• TASK BRIEF
Select and copy every line in the records below that contains the word "whether", treating capitalization as significant.

Records of scene-based questions
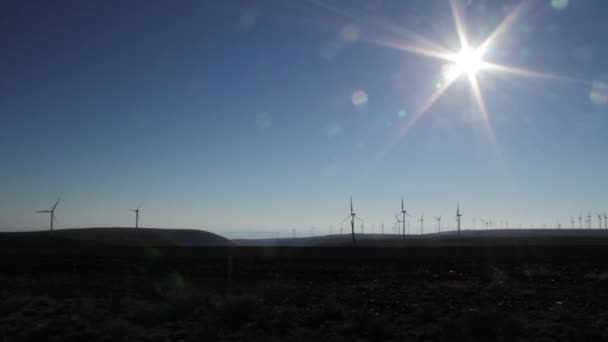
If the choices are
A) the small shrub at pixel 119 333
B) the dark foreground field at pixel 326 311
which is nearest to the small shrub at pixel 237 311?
the dark foreground field at pixel 326 311

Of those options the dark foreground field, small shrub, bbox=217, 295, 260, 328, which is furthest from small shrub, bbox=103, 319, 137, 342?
small shrub, bbox=217, 295, 260, 328

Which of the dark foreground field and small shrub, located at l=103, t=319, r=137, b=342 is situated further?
the dark foreground field

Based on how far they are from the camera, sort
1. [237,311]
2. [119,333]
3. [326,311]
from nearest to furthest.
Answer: [119,333] → [237,311] → [326,311]

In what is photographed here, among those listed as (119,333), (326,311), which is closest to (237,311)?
(326,311)

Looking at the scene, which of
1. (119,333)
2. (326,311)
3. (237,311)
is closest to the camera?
(119,333)

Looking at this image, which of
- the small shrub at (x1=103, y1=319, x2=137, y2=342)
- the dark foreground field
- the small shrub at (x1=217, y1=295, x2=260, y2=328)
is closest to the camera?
the small shrub at (x1=103, y1=319, x2=137, y2=342)

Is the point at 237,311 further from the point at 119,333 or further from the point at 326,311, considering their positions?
the point at 119,333

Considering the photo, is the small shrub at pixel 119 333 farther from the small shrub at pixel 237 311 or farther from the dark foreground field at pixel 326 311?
the small shrub at pixel 237 311

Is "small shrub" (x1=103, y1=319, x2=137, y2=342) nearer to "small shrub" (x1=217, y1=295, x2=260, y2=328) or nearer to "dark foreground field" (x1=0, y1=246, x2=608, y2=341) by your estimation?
"dark foreground field" (x1=0, y1=246, x2=608, y2=341)

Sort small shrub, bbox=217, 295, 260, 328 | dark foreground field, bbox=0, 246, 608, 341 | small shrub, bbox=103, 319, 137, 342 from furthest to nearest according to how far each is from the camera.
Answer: small shrub, bbox=217, 295, 260, 328, dark foreground field, bbox=0, 246, 608, 341, small shrub, bbox=103, 319, 137, 342

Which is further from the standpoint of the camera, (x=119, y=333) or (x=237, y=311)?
(x=237, y=311)

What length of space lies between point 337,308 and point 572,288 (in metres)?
13.5

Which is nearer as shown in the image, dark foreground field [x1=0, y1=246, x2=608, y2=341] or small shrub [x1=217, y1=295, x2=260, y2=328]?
dark foreground field [x1=0, y1=246, x2=608, y2=341]

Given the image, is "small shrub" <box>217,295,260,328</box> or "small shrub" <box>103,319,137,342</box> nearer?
"small shrub" <box>103,319,137,342</box>
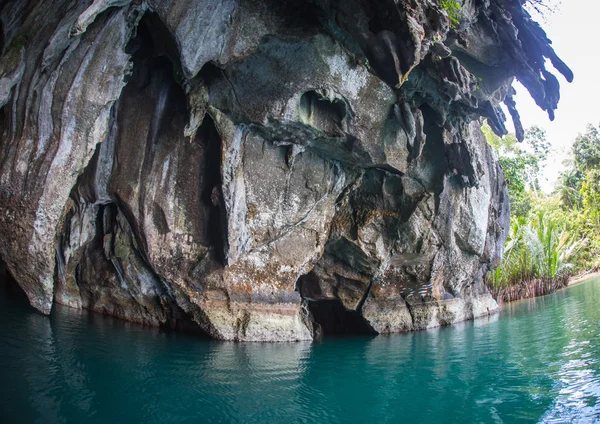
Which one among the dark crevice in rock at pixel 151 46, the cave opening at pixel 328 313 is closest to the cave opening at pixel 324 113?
the dark crevice in rock at pixel 151 46

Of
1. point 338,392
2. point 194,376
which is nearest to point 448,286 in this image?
point 338,392

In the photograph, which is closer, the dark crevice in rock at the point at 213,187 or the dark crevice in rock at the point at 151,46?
the dark crevice in rock at the point at 151,46

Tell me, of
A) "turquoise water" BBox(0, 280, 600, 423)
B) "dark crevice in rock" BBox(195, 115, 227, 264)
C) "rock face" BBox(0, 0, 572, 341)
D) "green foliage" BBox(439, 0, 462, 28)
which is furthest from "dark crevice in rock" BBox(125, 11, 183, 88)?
"turquoise water" BBox(0, 280, 600, 423)

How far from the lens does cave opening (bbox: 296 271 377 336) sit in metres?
15.1

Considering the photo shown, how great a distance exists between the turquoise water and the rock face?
161 centimetres

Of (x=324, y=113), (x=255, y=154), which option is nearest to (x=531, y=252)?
(x=324, y=113)

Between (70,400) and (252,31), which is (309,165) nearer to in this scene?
(252,31)

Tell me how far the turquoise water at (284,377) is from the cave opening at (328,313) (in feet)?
8.31

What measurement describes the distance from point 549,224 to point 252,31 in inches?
877

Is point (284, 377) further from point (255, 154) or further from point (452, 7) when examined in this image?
point (452, 7)

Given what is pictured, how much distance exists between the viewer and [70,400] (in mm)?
6223

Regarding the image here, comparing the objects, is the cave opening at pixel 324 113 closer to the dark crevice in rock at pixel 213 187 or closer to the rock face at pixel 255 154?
the rock face at pixel 255 154

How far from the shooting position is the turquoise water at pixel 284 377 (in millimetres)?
6301

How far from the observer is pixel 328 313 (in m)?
16.2
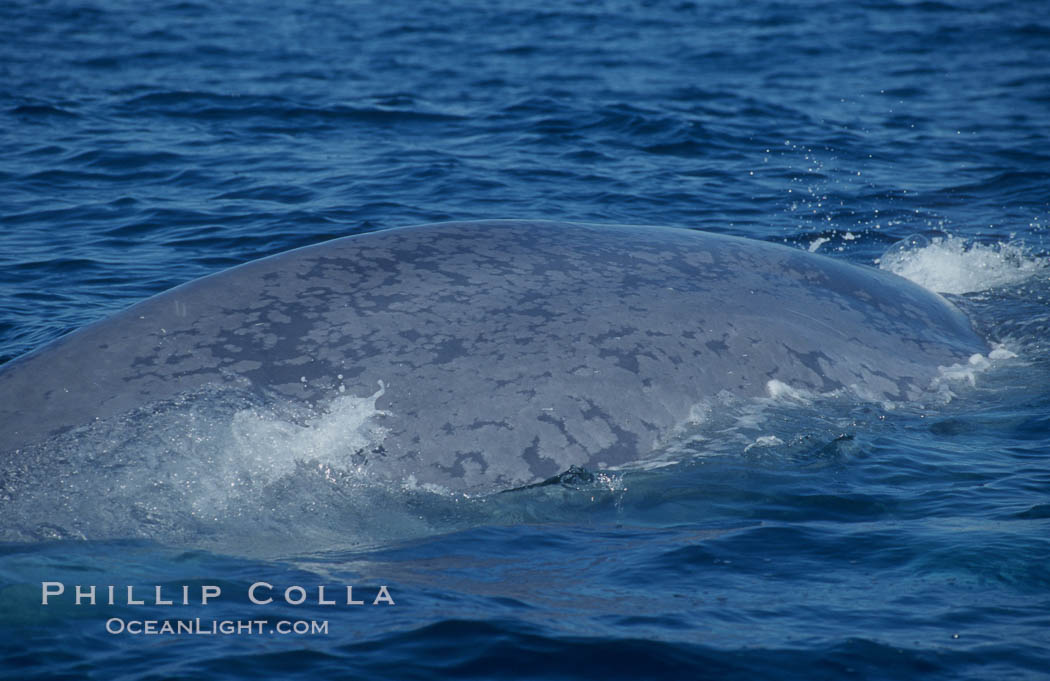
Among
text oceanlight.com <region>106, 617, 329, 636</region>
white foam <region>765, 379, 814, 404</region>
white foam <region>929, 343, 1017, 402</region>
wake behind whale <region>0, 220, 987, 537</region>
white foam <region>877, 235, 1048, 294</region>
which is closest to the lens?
text oceanlight.com <region>106, 617, 329, 636</region>

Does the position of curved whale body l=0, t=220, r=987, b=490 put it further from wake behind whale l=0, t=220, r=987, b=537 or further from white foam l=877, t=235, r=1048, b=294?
white foam l=877, t=235, r=1048, b=294

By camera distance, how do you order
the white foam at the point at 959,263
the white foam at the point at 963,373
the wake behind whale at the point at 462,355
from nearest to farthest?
the wake behind whale at the point at 462,355 → the white foam at the point at 963,373 → the white foam at the point at 959,263

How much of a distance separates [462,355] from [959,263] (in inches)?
286

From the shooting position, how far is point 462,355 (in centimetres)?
612

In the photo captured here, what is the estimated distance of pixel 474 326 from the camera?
20.5 feet

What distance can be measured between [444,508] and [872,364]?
9.02 feet

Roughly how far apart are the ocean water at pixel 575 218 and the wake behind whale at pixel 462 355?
0.18 meters

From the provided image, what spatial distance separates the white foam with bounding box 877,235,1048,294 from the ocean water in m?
0.07

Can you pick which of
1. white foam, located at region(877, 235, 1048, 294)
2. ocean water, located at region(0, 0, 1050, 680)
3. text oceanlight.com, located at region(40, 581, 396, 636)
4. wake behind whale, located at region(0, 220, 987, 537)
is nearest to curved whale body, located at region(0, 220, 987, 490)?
wake behind whale, located at region(0, 220, 987, 537)

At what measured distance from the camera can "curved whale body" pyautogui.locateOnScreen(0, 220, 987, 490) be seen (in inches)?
230

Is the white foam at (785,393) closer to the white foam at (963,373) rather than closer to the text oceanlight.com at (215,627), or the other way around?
the white foam at (963,373)

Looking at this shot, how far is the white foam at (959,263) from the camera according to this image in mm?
10812

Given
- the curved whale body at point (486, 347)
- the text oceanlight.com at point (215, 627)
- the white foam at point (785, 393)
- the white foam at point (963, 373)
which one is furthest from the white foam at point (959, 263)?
the text oceanlight.com at point (215, 627)

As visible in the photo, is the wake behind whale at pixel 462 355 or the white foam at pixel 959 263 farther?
the white foam at pixel 959 263
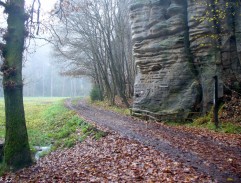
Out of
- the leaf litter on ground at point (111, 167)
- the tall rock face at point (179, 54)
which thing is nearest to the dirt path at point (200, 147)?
the leaf litter on ground at point (111, 167)

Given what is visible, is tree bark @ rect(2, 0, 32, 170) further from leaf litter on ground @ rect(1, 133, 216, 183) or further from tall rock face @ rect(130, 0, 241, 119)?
tall rock face @ rect(130, 0, 241, 119)

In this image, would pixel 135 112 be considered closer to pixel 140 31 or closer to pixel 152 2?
pixel 140 31

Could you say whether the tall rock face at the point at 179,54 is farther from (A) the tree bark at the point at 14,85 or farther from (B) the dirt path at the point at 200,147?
(A) the tree bark at the point at 14,85

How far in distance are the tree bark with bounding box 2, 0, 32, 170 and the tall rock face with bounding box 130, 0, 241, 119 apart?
32.6 feet

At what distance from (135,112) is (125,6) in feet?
44.6

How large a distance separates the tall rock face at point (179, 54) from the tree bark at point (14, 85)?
32.6ft

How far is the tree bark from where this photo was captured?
30.9 ft

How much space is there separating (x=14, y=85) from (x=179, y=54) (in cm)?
1190

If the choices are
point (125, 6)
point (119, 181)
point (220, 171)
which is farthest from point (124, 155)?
point (125, 6)

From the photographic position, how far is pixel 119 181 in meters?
7.05

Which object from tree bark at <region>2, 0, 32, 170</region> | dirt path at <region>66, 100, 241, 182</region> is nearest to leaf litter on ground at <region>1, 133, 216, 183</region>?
dirt path at <region>66, 100, 241, 182</region>

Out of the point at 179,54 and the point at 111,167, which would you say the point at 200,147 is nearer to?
the point at 111,167

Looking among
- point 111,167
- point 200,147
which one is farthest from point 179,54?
point 111,167

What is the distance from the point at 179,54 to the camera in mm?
17750
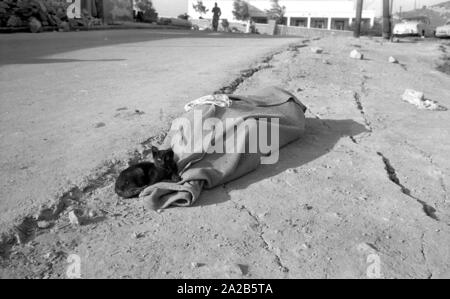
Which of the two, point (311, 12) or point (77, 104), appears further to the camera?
point (311, 12)

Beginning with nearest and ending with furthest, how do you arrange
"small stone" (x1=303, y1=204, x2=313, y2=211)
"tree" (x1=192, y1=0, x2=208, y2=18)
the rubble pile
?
1. "small stone" (x1=303, y1=204, x2=313, y2=211)
2. the rubble pile
3. "tree" (x1=192, y1=0, x2=208, y2=18)

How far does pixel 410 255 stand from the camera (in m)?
2.36

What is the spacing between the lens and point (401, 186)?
10.6ft

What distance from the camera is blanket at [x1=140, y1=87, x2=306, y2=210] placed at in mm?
2844

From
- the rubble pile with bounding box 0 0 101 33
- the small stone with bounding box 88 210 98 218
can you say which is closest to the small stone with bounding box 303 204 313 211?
the small stone with bounding box 88 210 98 218

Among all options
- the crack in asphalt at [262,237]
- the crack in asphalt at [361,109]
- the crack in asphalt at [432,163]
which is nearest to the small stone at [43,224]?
the crack in asphalt at [262,237]

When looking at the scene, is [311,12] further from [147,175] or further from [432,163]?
[147,175]

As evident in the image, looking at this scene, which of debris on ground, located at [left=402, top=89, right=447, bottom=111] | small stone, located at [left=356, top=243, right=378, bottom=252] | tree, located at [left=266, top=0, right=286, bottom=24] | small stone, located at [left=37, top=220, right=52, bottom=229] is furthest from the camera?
tree, located at [left=266, top=0, right=286, bottom=24]

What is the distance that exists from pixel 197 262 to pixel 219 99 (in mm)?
1684

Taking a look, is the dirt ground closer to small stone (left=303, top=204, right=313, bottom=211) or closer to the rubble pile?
small stone (left=303, top=204, right=313, bottom=211)

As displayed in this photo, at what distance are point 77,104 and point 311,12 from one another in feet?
152

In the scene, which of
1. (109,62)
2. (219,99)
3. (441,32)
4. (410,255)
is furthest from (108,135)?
(441,32)

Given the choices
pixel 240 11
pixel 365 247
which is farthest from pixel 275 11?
pixel 365 247

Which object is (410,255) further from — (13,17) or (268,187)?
(13,17)
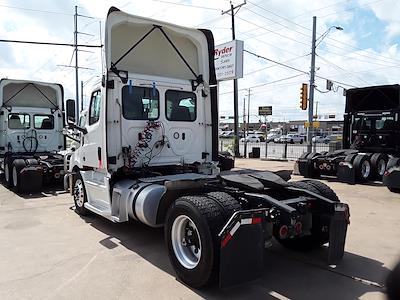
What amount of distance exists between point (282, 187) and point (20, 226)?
5.04 m

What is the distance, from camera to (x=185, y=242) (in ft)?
15.1

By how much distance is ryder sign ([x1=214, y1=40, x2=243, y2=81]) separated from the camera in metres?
25.0

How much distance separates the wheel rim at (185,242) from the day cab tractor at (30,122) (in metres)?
7.97

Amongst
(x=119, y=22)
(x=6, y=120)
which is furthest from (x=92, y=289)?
(x=6, y=120)

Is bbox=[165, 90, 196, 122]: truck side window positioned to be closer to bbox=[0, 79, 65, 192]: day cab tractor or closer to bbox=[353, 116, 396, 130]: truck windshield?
bbox=[0, 79, 65, 192]: day cab tractor

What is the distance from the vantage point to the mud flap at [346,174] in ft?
40.7

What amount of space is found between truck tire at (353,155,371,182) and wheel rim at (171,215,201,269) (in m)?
9.38

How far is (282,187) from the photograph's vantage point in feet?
16.0

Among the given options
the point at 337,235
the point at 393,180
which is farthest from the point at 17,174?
the point at 393,180

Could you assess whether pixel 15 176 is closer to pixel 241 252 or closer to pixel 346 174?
pixel 241 252

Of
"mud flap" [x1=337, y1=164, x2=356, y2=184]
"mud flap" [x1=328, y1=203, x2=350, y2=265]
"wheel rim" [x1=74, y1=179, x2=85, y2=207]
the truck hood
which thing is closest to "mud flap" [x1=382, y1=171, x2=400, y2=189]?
"mud flap" [x1=337, y1=164, x2=356, y2=184]

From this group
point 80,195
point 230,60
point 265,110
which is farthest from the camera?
point 265,110

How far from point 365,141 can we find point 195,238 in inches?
488

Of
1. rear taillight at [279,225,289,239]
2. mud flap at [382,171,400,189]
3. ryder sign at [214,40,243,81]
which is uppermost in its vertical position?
ryder sign at [214,40,243,81]
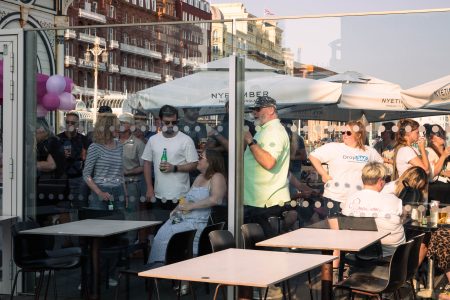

• RESPONSE TO THE TASK
Could you say whether the tall rock face at the point at 179,54 is farther from (A) the tree bark at the point at 14,85 or farther from (B) the dirt path at the point at 200,147?
Could you assess whether pixel 15 176 is closer to pixel 241 252 or closer to pixel 346 174?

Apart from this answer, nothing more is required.